At the time of his Palmer case, Anchorage police flagged him as a suspect in two rapes in that city.
In February 2001, a woman said she was waiting for friends at Anchorage’s Fifth Avenue Mall when Beshaw approached her pretending to be a security guard. He raped her in an empty room, then drove her away, held her captive three days and raped her multiple times.
In October 2000, a woman alleged Beshaw posed as a security officer, accused her of selling drugs, then raped her in an elevator room, wiped her down and left her handcuffed to a pole.
Frontiersman reports from the time say the Anchorage allegations came up as Beshaw’s case made its way through the court system, but that criminal charges “never materialized.”
Beshaw, having apparently behaved in prison well enough for early release, was on probation for that 2001 rape conviction when he was accused of trying to rape the bicyclist.

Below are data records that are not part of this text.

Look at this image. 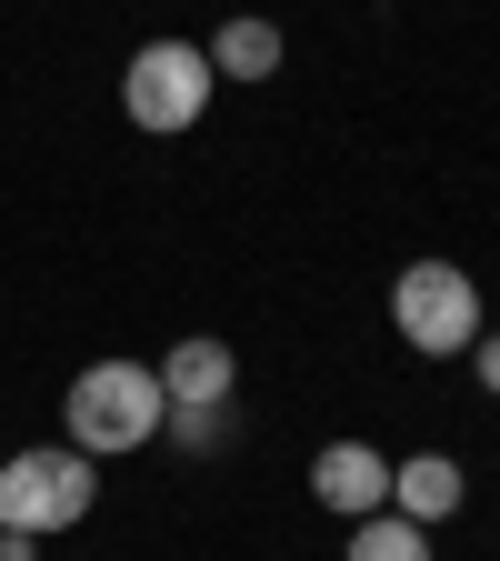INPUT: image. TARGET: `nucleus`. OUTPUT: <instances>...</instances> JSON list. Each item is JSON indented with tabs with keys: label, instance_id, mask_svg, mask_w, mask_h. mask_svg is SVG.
Segmentation results:
<instances>
[{
	"label": "nucleus",
	"instance_id": "nucleus-6",
	"mask_svg": "<svg viewBox=\"0 0 500 561\" xmlns=\"http://www.w3.org/2000/svg\"><path fill=\"white\" fill-rule=\"evenodd\" d=\"M461 502H470V471H461L451 451H400V461H391V512H400V522L431 531V522H461Z\"/></svg>",
	"mask_w": 500,
	"mask_h": 561
},
{
	"label": "nucleus",
	"instance_id": "nucleus-10",
	"mask_svg": "<svg viewBox=\"0 0 500 561\" xmlns=\"http://www.w3.org/2000/svg\"><path fill=\"white\" fill-rule=\"evenodd\" d=\"M161 432H171L181 451H221V442L241 432V411H231V401H171V421H161Z\"/></svg>",
	"mask_w": 500,
	"mask_h": 561
},
{
	"label": "nucleus",
	"instance_id": "nucleus-4",
	"mask_svg": "<svg viewBox=\"0 0 500 561\" xmlns=\"http://www.w3.org/2000/svg\"><path fill=\"white\" fill-rule=\"evenodd\" d=\"M210 91H221V81H210V50L200 41H140L130 70H120V111H130V130H151V140L200 130Z\"/></svg>",
	"mask_w": 500,
	"mask_h": 561
},
{
	"label": "nucleus",
	"instance_id": "nucleus-5",
	"mask_svg": "<svg viewBox=\"0 0 500 561\" xmlns=\"http://www.w3.org/2000/svg\"><path fill=\"white\" fill-rule=\"evenodd\" d=\"M311 502L340 512V522L391 512V451H381V442H321V451H311Z\"/></svg>",
	"mask_w": 500,
	"mask_h": 561
},
{
	"label": "nucleus",
	"instance_id": "nucleus-1",
	"mask_svg": "<svg viewBox=\"0 0 500 561\" xmlns=\"http://www.w3.org/2000/svg\"><path fill=\"white\" fill-rule=\"evenodd\" d=\"M161 421H171V391H161L151 362H91L81 381L60 391V432H70V451H91V461L151 451Z\"/></svg>",
	"mask_w": 500,
	"mask_h": 561
},
{
	"label": "nucleus",
	"instance_id": "nucleus-11",
	"mask_svg": "<svg viewBox=\"0 0 500 561\" xmlns=\"http://www.w3.org/2000/svg\"><path fill=\"white\" fill-rule=\"evenodd\" d=\"M461 362H470V381H480V391H490V401H500V331H480V341H470V351H461Z\"/></svg>",
	"mask_w": 500,
	"mask_h": 561
},
{
	"label": "nucleus",
	"instance_id": "nucleus-2",
	"mask_svg": "<svg viewBox=\"0 0 500 561\" xmlns=\"http://www.w3.org/2000/svg\"><path fill=\"white\" fill-rule=\"evenodd\" d=\"M91 502H101V461L70 451V442H31V451L0 461V531L50 541L70 522H91Z\"/></svg>",
	"mask_w": 500,
	"mask_h": 561
},
{
	"label": "nucleus",
	"instance_id": "nucleus-8",
	"mask_svg": "<svg viewBox=\"0 0 500 561\" xmlns=\"http://www.w3.org/2000/svg\"><path fill=\"white\" fill-rule=\"evenodd\" d=\"M200 50H210V81H270L280 70V31L270 21H221Z\"/></svg>",
	"mask_w": 500,
	"mask_h": 561
},
{
	"label": "nucleus",
	"instance_id": "nucleus-7",
	"mask_svg": "<svg viewBox=\"0 0 500 561\" xmlns=\"http://www.w3.org/2000/svg\"><path fill=\"white\" fill-rule=\"evenodd\" d=\"M151 371H161V391H171V401H231V391H241V351H231L221 331H190V341H171V351H161Z\"/></svg>",
	"mask_w": 500,
	"mask_h": 561
},
{
	"label": "nucleus",
	"instance_id": "nucleus-9",
	"mask_svg": "<svg viewBox=\"0 0 500 561\" xmlns=\"http://www.w3.org/2000/svg\"><path fill=\"white\" fill-rule=\"evenodd\" d=\"M340 561H431V531L400 522V512H371V522H350Z\"/></svg>",
	"mask_w": 500,
	"mask_h": 561
},
{
	"label": "nucleus",
	"instance_id": "nucleus-3",
	"mask_svg": "<svg viewBox=\"0 0 500 561\" xmlns=\"http://www.w3.org/2000/svg\"><path fill=\"white\" fill-rule=\"evenodd\" d=\"M391 331L420 351V362H461V351L490 331L480 280H470L461 261H410V271L391 280Z\"/></svg>",
	"mask_w": 500,
	"mask_h": 561
}]
</instances>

Bolger wrote that the evidence of those four prior rapes was admitted in Beshaw’s trial. Bolger ruled the admission of that evidence to be within the bounds of rules of criminal trials, but the way it was admitted, he ruled was out of bounds.
Bolger writes that prosecutors admitted into evidence a sworn statement from the investigating trooper — Leonard Wallner, now a sergeant stationed with the Alaska State Troopers in Anchorage — and documents showing he was convicted.
But Beshaw had a right to confront his accuser in court, so there should have been some kind of witness called for him to question.
Bolger’s ruling thus requires that either Beshaw be let off the hook for that 2007 rape conviction or prosecutors try him again.
A separate part of the ruling throws a kidnapping conviction — saying there was no evidence showing Beshaw used the force necessary to bring a kidnapping charge. Prosecutors will not be able to bring the kidnapping charge if they choose to re-try Beshaw.
Yet a third part of the ruling upholds one of Beshaw’s convictions, saying that after he hit that cyclist with his pickup he was rightly charged and convicted for assault.